Intimate Partner Violence among Ever-Married Persons in Egbedore Local Government Area of Osun State, Nigeria


  • Omolola IRINOYE
  • Damilola Joy OYEWO
  • Friday Asiazobor EBOIYEHI


Conception, experience, management, intimate partner violence.


 Intimate partner violence (IPV) is increasingly recognized as a social and public health problem and a violation of human rights. Many studies on IPV in Nigeria recognize women as the victims and men perpetrators with little or no attention on perception and experiences of both genders. This study sought to reconcile conception, experiences and perceived effectiveness of management strategies adopted for IPV by ever married women and men at the community level.

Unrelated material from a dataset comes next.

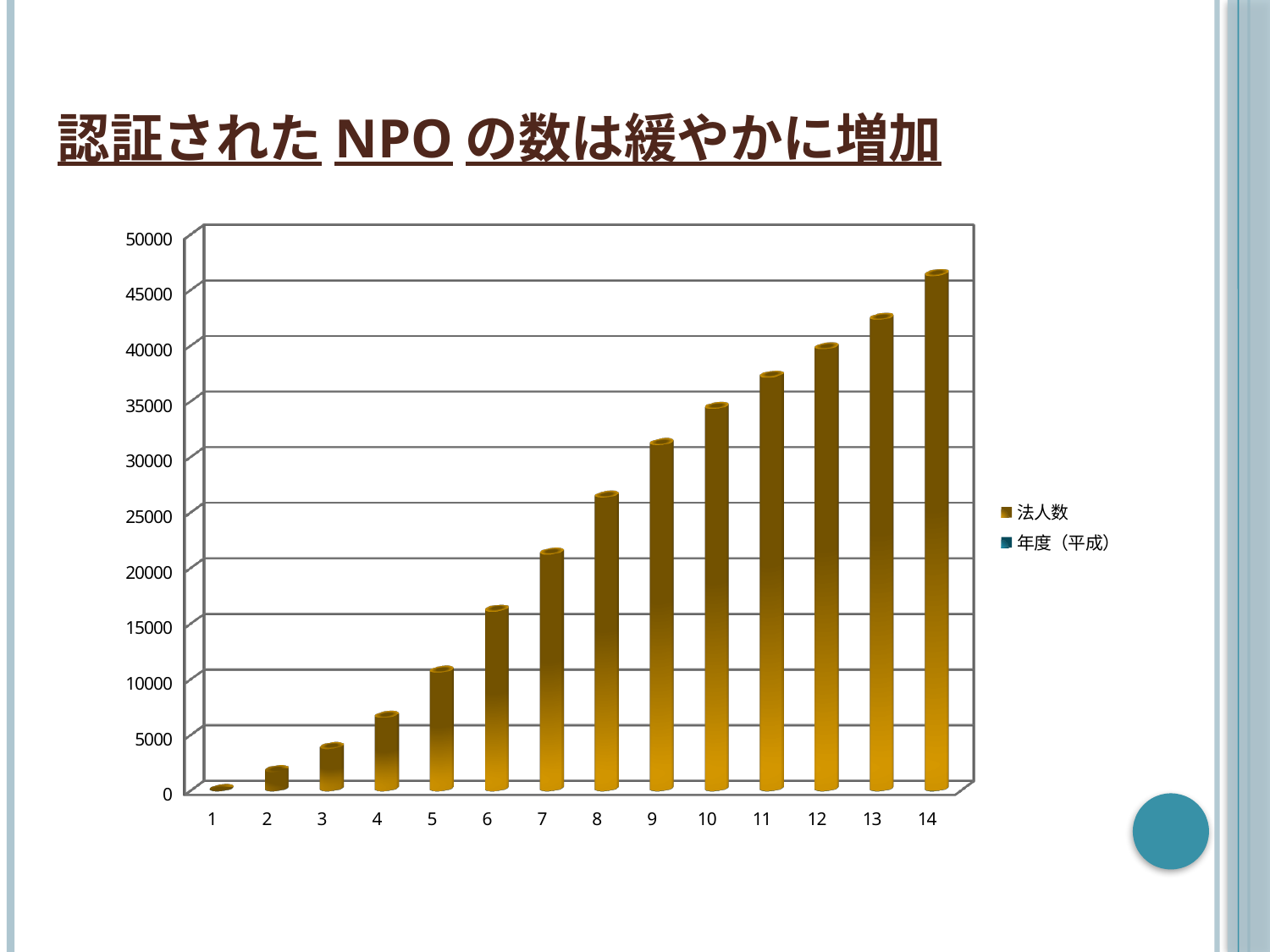
How many categories are shown on the x axis of the chart? 14 Is the value for category 7 greater or less than 15000? greater Is the value for category 10 greater or less than 30000? greater Which category has the highest value in the chart? 14 Is the value for category 14 greater or less than 40000? greater Do the values rise or fall from category 1 to category 14? rise What is the name of the series plotted in the chart, as shown in the legend? 法人数 and 年度（平成） Which has the larger value, category 9 or category 6? 9 What kind of chart is shown on the slide? bar chart Which category has the lowest value in the chart? 1 How many entries does the chart's legend list? 2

The study was conducted in Egbedore Local Government Area (LGA) in Osun State, southwestern Nigeria on the married and ever married men and women utilising multiple sampling techniques, (purposive sampling of one rural, one urban and one semi- urban communities). The results showed that respondents have good knowledge of what constitute IPV. For instance, 19.4% of men and 19.4% of women identified IPV as husband beating wife while 10.0% of men and 17.6% of women defined IPV as quarrelling, abusing and beating one’s partner.  About 8.9 % of the male respondents and 1.8% of the female respondents define IPV as ‘when wives are not submissive to their husbands’ while 11.8% of men and 5.3% of the women respondents affirmed that IPV is when someone does something against his or her partner’s wish. Emotional abuse is the commonest form of IPV reported (63.9%; 37.1% for women and 26.8% for men). Over 42% of respondents who experienced emotional violence did nothing about it while some adopted different management strategies. Physical violence (22.4% for men and 56.5% for women) and sexual violence (58.2% for women and 17.7% for men) were also reported. The study concluded that both men and women are victims of IPV. There is the need for public enlightenment and advocacy to reduce the menace.